#### Supplied data

—————

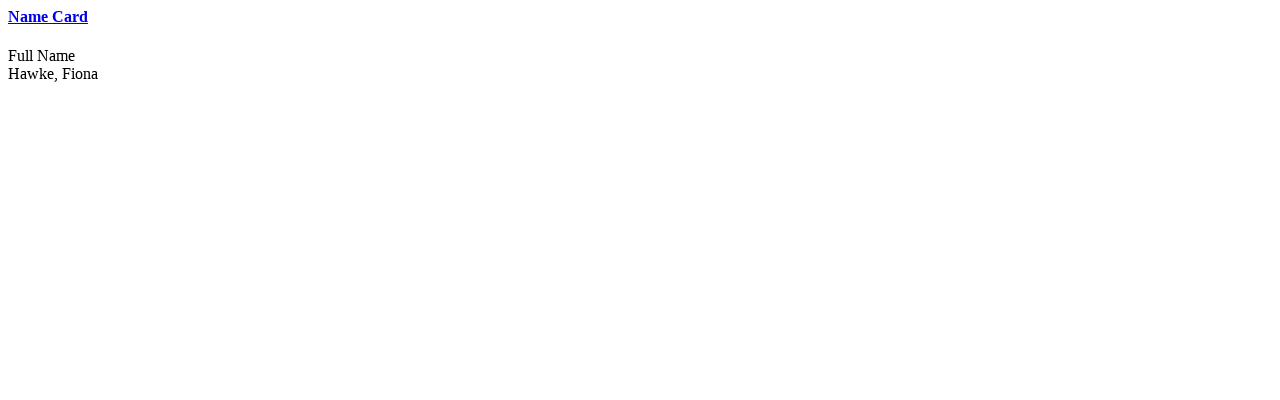

--- FILE ---
content_type: text/html;charset=utf-8
request_url: https://elibrary.cclhd.health.nsw.gov.au/cclhdjspui/cris/rp/rp00240/otherinfo.html?onlytab=true
body_size: 507
content:




















	

	

	
	
	
	




















	<div id="tab-9">
		<div class="row">
					
					
					
					
					
						
							
						

							

							
								
							
							
							<div class="panel-group col-md-12" id="namecard">
  									<div class="panel panel-default">
    										<div class="panel-heading">
      												<h4 class="panel-title">
        												<a data-toggle="collapse" data-parent="#namecard" href="#collapseOnenamecard">
          													Name Card
        												</a>
      												</h4>
    										</div>
										    <div id="collapseOnenamecard" class="panel-collapse collapse in">
												<div class="panel-body">
											      
													
																												
														
							
														
															
														
														
														
														
															



























	
		

		

		


	








































		










	


	








														
														
													
																												
														
							
														
															
														
														
														
														
															



























	
		


	
		

		






	




































				
				
					
				
		









	



	



<div class="dynaField" style="min-width:3em;">



	


	


<span class="dynaLabel" style="width:10em;">Full Name</span>


<div id="fullNameDiv" class="dynaFieldValue">






	
	
	
		
		
		
			
			
			
			
			
			
				
			
			
			
				
			
			
			
			
			
				<span style="min-width: 30em;">Hawke, Fiona</span>
			
						
			
		
		
		
		
	
		
	
	
	
	
		
	
	
	
	

</div>
</div>





														
														
													
																												
														
							
														
															
														
														
														
														
															



























	
		

		

		






	




































		


















														
														
													
																												
														
							
														
															
														
														
														
														
															



























	
		

		

		




























	














		










	


	








														
														
													
																												
														
							
														
															
														
														
														
														
															



























	
		

		

		




	






































		


















														
														
															
										        </div>
										  </div>
								   </div>
							</div>
							
							
							

						
					
					
					
					
					
						
							
						
					
					
					
					
					
						
							
						
					
			</div>
	</div>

—————

#### Activity
Reproduce all of the data exactly, omitting each picture it holds.

#### Task solution
--- FILE ---
content_type: text/html;charset=utf-8
request_url: https://elibrary.cclhd.health.nsw.gov.au/cclhdjspui/cris/rp/rp00240/otherinfo.html?onlytab=true
body_size: 507
content:




















	

	

	
	
	
	




















	<div id="tab-9">
		<div class="row">
					
					
					
					
					
						
							
						

							

							
								
							
							
							<div class="panel-group col-md-12" id="namecard">
  									<div class="panel panel-default">
    										<div class="panel-heading">
      												<h4 class="panel-title">
        												<a data-toggle="collapse" data-parent="#namecard" href="#collapseOnenamecard">
          													Name Card
        												</a>
      												</h4>
    										</div>
										    <div id="collapseOnenamecard" class="panel-collapse collapse in">
												<div class="panel-body">
											      
													
																												
														
							
														
															
														
														
														
														
															



























	
		

		

		


	








































		










	


	








														
														
													
																												
														
							
														
															
														
														
														
														
															



























	
		


	
		

		






	




































				
				
					
				
		









	



	



<div class="dynaField" style="min-width:3em;">



	


	


<span class="dynaLabel" style="width:10em;">Full Name</span>


<div id="fullNameDiv" class="dynaFieldValue">






	
	
	
		
		
		
			
			
			
			
			
			
				
			
			
			
				
			
			
			
			
			
				<span style="min-width: 30em;">Hawke, Fiona</span>
			
						
			
		
		
		
		
	
		
	
	
	
	
		
	
	
	
	

</div>
</div>





														
														
													
																												
														
							
														
															
														
														
														
														
															



























	
		

		

		






	




































		


















														
														
													
																												
														
							
														
															
														
														
														
														
															



























	
		

		

		




























	














		










	


	








														
														
													
																												
														
							
														
															
														
														
														
														
															



























	
		

		

		




	






































		


















														
														
															
										        </div>
										  </div>
								   </div>
							</div>
							
							
							

						
					
					
					
					
					
						
							
						
					
					
					
					
					
						
							
						
					
			</div>
	</div>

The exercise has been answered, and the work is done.